Could you rewrite the lines starting at the one containing "By looking at" and ending at the last line of the records, requests included, while scaling every coordinate in the answers by 1.85 and rounding to whole numbers, with halves rounded up?

Start of RECORDS SUPPLIED

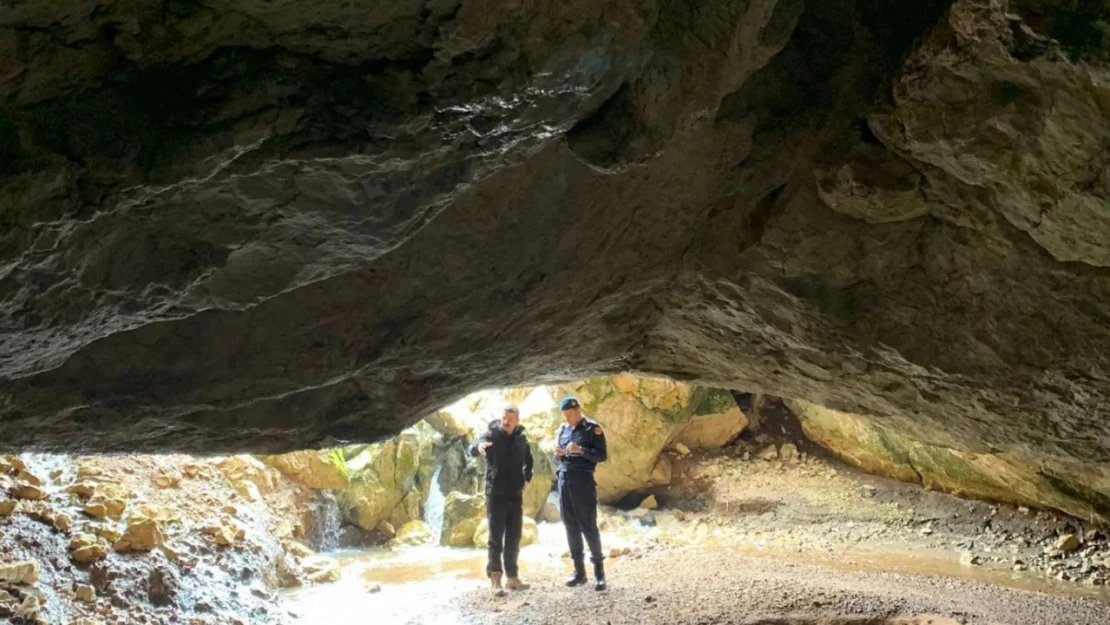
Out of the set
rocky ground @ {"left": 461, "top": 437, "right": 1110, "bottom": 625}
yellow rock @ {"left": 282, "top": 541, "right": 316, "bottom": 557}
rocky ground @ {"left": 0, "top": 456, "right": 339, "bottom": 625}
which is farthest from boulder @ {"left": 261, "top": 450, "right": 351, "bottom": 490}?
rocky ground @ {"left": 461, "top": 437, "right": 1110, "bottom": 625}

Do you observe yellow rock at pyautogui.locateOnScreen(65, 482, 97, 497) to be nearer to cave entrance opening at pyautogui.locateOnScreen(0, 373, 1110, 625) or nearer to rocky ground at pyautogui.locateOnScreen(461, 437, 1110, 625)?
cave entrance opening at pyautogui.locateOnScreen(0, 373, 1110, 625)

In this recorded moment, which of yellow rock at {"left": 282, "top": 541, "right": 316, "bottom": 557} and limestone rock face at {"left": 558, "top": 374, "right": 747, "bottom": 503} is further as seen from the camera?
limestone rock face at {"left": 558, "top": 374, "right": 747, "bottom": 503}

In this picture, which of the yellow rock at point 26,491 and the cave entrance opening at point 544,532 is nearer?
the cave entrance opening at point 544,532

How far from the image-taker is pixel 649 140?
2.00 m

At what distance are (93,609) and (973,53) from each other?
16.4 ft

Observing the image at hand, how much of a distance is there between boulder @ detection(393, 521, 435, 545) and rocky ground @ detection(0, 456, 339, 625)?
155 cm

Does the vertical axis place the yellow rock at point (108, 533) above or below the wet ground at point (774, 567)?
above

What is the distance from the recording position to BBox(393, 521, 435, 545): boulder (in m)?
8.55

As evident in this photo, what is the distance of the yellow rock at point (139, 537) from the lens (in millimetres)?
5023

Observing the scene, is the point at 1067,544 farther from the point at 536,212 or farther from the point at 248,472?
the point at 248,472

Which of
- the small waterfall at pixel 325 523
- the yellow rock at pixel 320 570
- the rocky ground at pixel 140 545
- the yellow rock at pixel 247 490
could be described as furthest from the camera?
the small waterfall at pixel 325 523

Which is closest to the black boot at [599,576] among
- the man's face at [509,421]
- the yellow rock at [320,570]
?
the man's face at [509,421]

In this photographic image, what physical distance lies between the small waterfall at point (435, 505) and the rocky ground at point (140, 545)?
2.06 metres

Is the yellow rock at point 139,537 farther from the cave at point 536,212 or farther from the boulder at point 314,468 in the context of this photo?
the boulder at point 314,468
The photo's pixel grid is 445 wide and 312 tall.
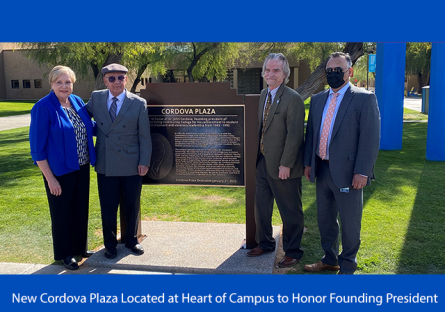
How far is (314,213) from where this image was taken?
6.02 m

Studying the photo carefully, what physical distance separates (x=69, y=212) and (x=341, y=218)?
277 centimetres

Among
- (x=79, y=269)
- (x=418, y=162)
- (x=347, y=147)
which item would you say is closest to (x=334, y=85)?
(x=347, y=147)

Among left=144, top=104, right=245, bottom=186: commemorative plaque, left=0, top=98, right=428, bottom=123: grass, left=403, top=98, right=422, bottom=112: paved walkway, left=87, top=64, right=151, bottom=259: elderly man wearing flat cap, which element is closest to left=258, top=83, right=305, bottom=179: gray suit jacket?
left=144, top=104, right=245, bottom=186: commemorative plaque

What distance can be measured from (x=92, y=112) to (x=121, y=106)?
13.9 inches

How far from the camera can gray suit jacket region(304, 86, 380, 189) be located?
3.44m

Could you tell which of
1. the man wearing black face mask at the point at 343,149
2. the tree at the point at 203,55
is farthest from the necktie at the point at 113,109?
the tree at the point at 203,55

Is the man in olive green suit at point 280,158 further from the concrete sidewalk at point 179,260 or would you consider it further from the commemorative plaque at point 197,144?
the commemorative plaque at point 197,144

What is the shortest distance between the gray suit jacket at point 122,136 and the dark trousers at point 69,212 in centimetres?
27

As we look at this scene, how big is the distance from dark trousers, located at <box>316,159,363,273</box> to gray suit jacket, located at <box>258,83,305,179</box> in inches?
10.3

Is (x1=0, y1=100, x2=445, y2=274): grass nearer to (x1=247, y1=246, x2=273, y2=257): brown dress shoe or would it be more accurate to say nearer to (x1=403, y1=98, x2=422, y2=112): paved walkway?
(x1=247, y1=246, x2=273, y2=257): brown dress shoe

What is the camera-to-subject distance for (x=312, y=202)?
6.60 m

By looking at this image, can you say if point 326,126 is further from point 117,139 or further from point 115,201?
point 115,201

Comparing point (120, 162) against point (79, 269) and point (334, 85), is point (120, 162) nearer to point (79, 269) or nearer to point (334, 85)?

End of RECORDS SUPPLIED

= SOLUTION TO THE EXERCISE =
By looking at this image, can you say if point 326,126 is further from point 117,139 or further from point 115,201?
point 213,372

Comparing point (120, 162) against point (79, 269) and point (334, 85), is point (120, 162) nearer to point (79, 269) or nearer to point (334, 85)?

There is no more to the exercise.